=== PASSAGE PROVIDED ===
Press release Paris, 6th October 2021

Not for distribution directly or indirectly in the United States, Canada, Australia or Japan

Crédit Agricole Assurances successfully places a €1 billion issue

of Subordinated Notes

Crédit Agricole Assurances has announced today the successful placement of a €1 billion issue of 10-year Subordinated Notes (the “Notes”).

The Notes will bear a fixed interest rate of 1.500% pa until the maturity date in 2031.

The transaction has been structured for the notes to be eligible as Tier 2 capital under Solvency II. The prospectus for the issue includes a full description of the terms and conditions of the Notes.

Placed with more than 90 institutional investors mainly in Europe, the notes benefited from a high granularity and high quality of orders combined, with a €1.8bn peak. This performance reflects the strong resilience of Crédit Agricole Assurance, the adequacy of the offer and the appetite of investors for the Credit Agricole Group, even in a more challenging trading session.

This issue enables Crédit Agricole Assurances to optimise and extend its debt maturity profile while taking advantage of supportive market conditions to redeem early internal subordinated debt instruments subscribed by Crédit Agricole S.A.

This issue thus follows on from those previously carried out in 2014, 2015, 2018 and 2020, which enabled Crédit Agricole Assurances to finance in particular the early repayment of subordinated debt subscribed by Crédit Agricole Group.

At the Crédit Agricole Group level, the purposes of this issue are to improve regulatory solvency ratios and Standard & Poor’s ratios of Crédit Agricole S.A.

Crédit Agricole Assurances is rated A-/stable outlook by Standard & Poor’s. The Notes are rated BBB by Standard & Poor’s.

The settlement of the Notes takes place on 6th October 2021.

The issue prospectus, which was granted approval no. 21-434 on 4th October 2021 by the Autorité des Marchés Financiers (the “AMF”), is available free of charge on the issuer’s website (www.ca-assurances.com/en/Investors) and on the AMF website (www.amf-france.org) (www.amf-france.org).

About Crédit Agricole Assurances

Crédit Agricole Assurances, France’s largest insurance Group, unites together Crédit Agricole’s insurance subsidiaries. The Group offers a range of savings, retirement, health, personal protection and property insurance products and services. They are distributed by the Crédit Agricole’s banks in France and in nine other countries around the world by financial advisers and multi-line insurance agents. The Crédit Agricole Assurances companies serve individuals, professionals, farmers and businesses. Crédit Agricole Assurances has 5,100 employees. Its premium income at the end of 2020 amounted to €29.4 billion (IFRS). www.ca-assurances.com







Press contacts

Françoise Bololanik + 33 (0)1 57 72 46 83 / 06 25 13 73 98

Géraldine Duprey + 33 (0)1 57 72 58 80/ 07 71 44 35 26

service.presse@ca-assurances.fr









Investors relations

Marie Isabelle Marcellesi +33 (0)1 57 72 12 84

relations.investisseurs@ca-assurances.fr


Disclaimer

This press release does not constitute an offer to sell or subscribe, nor the solicitation of an order to purchase or subscribe the Notes (as defined above) in the United States of America, Canada, Australia or Japan or in any state or jurisdiction where such offer or solicitation would be unlawful absent registration or approval under the laws of such state or jurisdiction.

The offering and the subscription of the Notes may be subject to specific legal and regulatory restrictions in certain jurisdictions; Crédit Agricole Assurances accepts no liability in connection with a breach by any person of such restrictions.

=== DATA EXTRACT ===
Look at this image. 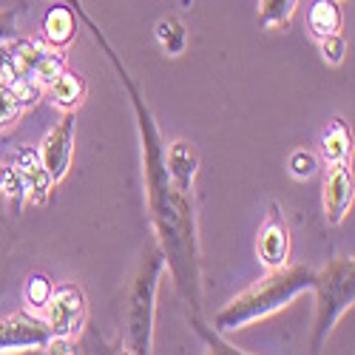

=== GIVEN TASK ===
Write the next part of the press release on Crédit Agricole Assurances' subordinated notes issue, starting after its final sentence.

=== FINAL ANSWER ===
This press release constitutes an advertisement. It does not constitute a prospectus within the meaning of Regulation (EU) 2017/1129 of the European Parliament and of the Council dated 14 June 2017 (as amended, the “Prospectus Regulation”). The distribution of this press release may be subject to specific regulations in certain countries. Persons in possession of this document are required to inform themselves of any such local restrictions and to comply with them. Crédit Agricole Assurances does not accept any liability to any person in connection with the distribution of this press release or the information contained herein in any country.

European Economic Area

The Notes may not be and have not been offered to the public in any member state of the European Economic Area (“EEA”) (each, a “Member State”), except under the exemptions provided by Article 1(4) of the Prospectus Regulation. No action has been or will be taken to allow a public offering of the Notes requiring the publication of a prospectus in any Member State.

PROHIBITION OF SALES TO EEA RETAIL INVESTORS – The Notes are not intended to be, and have not been, offered, sold or otherwise made available to and should not be offered, sold or otherwise made available to any retail investor in the EEA. For these purposes, a retail investor means a person who is one (or more) of: (i) a retail client as defined in point (11) of Article 4(1) of Directive (EU) 2014/65 (as amended, “MiFID II”); or (ii) a customer within the meaning of Directive (EU) No 2016/97 dated 20 January 2016 on insurance distribution (as amended, the “Insurance Distribution Directive”), where that customer would not qualify as a professional client as defined in point (10) of Article 4(1) of MiFID II. No key information document required by Regulation (EU) No 1286/2014 for offering or selling the Notes or otherwise making them available to retail investors in the EEA has been prepared.

MiFID II product governance / target market – The Prospectus in respect of the Notes will include a legend entitled “MiFID II Product Governance” which will outline the target market assessment in respect of the Notes and which channels for distribution of the Notes are appropriate. Any person subsequently offering, selling or recommending the Notes (a “Distributor”) should take into consideration the target market assessment; a Distributor subject to MiFID II is responsible for undertaking its own target market assessment in respect of the Notes (by either adopting or refining the target market assessment) and determining appropriate distribution channels.

This selling restriction supplements the other selling restrictions applicable in each Member State.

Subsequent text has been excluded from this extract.